What would it mean for you and me to “end systemic racism” in America?
I’ve been pondering deeply the fact that the five police officers accused of the recent pointless, needless killing of a man in Memphis, Tyre Nichols, were of the same race as the victim. Some folks will seize on this fact to argue that police killings of civilians are not racially motivated. That would fit neatly with the agenda of right-wing propagandists in America who are pushing the narrative that making a big deal about racism is un-patriotic. They’re trying to un-write the history of this country, to downplay the devastating effects of racism from 1619, when slavery began in America, through the present day. Conservative “snowflakes” are afraid of making white people today feel guilty about an old problem that they didn’t create.
But anti-racism isn’t about making anybody feel bad or embarrassed. It is a movement aimed at healing a wound, inflicted long ago, that festers to this day – among us all, and within us all. Let’s be brave Americans and deal with it, as we’ve dealt with so many other huge challenges in our history!
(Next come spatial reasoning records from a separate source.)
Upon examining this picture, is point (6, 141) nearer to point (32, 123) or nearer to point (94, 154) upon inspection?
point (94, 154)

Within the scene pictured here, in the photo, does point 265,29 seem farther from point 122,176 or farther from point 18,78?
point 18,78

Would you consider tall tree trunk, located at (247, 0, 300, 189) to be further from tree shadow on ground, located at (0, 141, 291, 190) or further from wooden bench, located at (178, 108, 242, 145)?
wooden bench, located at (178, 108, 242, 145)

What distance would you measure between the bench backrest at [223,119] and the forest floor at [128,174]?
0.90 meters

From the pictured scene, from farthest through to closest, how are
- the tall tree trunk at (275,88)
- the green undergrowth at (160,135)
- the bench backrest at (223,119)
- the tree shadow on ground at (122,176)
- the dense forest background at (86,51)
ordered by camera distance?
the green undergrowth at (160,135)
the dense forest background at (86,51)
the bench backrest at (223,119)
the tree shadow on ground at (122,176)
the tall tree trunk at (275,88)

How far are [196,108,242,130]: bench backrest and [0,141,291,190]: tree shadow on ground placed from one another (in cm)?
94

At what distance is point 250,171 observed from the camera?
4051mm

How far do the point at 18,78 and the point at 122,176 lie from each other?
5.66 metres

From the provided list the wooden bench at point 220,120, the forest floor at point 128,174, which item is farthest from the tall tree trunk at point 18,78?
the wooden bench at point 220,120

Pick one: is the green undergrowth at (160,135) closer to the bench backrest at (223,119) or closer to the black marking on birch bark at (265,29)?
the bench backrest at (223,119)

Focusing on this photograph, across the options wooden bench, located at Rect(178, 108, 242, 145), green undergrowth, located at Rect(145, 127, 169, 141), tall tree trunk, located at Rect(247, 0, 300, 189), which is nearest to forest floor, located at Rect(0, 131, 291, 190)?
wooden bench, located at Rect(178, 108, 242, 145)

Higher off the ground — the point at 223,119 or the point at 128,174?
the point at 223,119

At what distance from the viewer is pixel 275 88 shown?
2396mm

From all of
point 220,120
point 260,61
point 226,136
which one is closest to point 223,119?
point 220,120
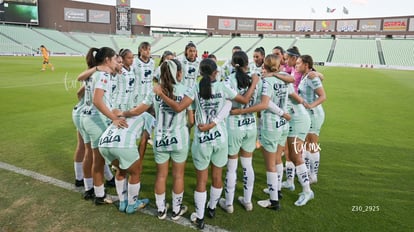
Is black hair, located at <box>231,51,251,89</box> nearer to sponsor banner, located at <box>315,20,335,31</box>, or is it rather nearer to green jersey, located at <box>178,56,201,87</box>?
green jersey, located at <box>178,56,201,87</box>

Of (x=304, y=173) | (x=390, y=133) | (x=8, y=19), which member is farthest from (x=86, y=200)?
(x=8, y=19)

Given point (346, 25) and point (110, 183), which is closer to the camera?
point (110, 183)

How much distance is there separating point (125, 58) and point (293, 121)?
3.55 meters

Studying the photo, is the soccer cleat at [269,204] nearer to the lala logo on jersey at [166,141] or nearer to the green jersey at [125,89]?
the lala logo on jersey at [166,141]

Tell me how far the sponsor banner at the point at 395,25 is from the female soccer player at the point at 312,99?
233ft

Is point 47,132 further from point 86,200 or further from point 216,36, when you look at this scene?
point 216,36

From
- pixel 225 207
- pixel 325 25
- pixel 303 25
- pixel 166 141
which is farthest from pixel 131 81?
pixel 303 25

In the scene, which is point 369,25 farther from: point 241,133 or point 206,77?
point 206,77

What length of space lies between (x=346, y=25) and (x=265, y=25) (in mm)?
19360

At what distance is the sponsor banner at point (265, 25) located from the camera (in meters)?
77.4

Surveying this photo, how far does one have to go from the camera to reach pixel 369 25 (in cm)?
6700

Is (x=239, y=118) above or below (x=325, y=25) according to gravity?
below

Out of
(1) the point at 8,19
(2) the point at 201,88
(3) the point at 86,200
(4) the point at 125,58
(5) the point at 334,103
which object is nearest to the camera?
(2) the point at 201,88

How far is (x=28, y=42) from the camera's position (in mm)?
52031
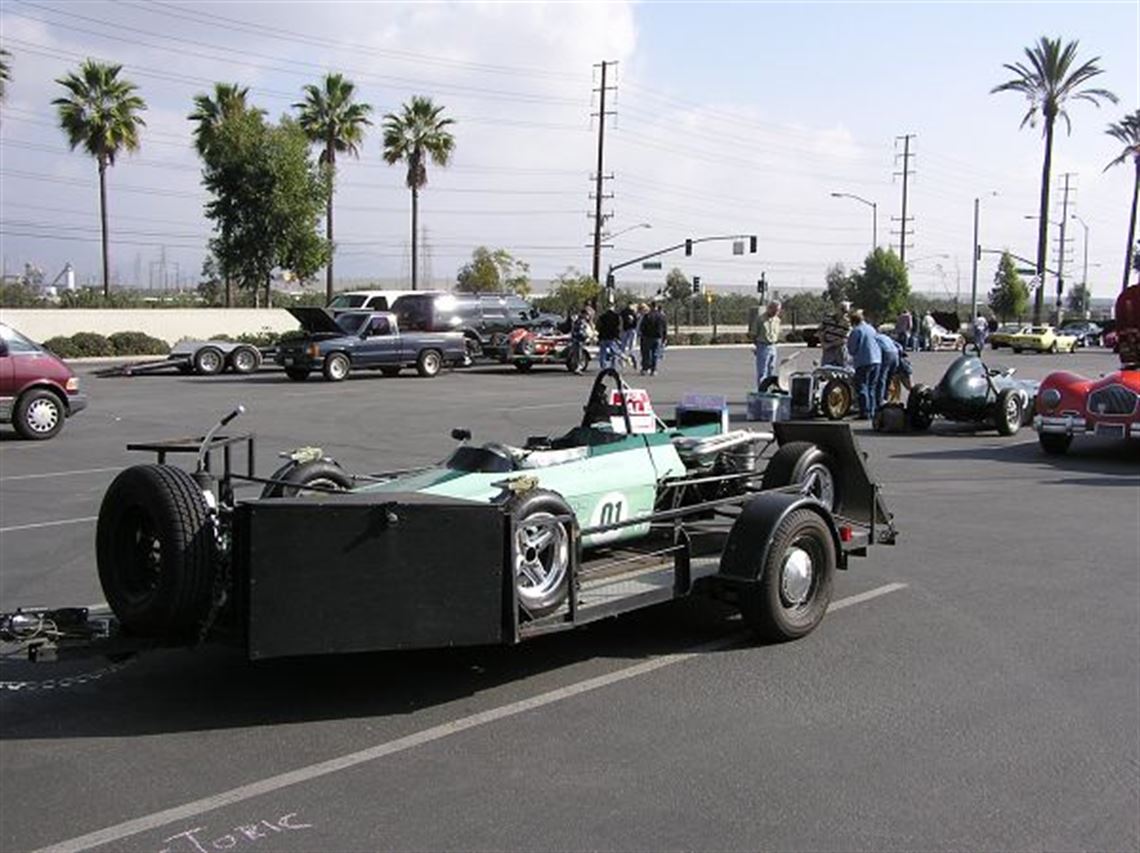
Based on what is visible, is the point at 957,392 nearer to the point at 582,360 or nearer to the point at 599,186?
the point at 582,360

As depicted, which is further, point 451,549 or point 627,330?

Our country is going through a fresh and very messy reckoning with racism from the past that pervades our present moment. Racism is what St Paul called a “power and a principality” – a force that infects individuals, but is at the same time pervades whole societies and social structures. It’s airborne, like a virus. You can’t see it, but you can definitely see its devastating effects. It infects us all, including those police officers in Memphis. It is personal because it is systemic, and it is systemic because it is personal. It exists within us, and shapes our behavior, without any conscious malicious intention by us as individuals. Few of us intend to be racist. Few of us have any overt desire to think or act in a racist manner.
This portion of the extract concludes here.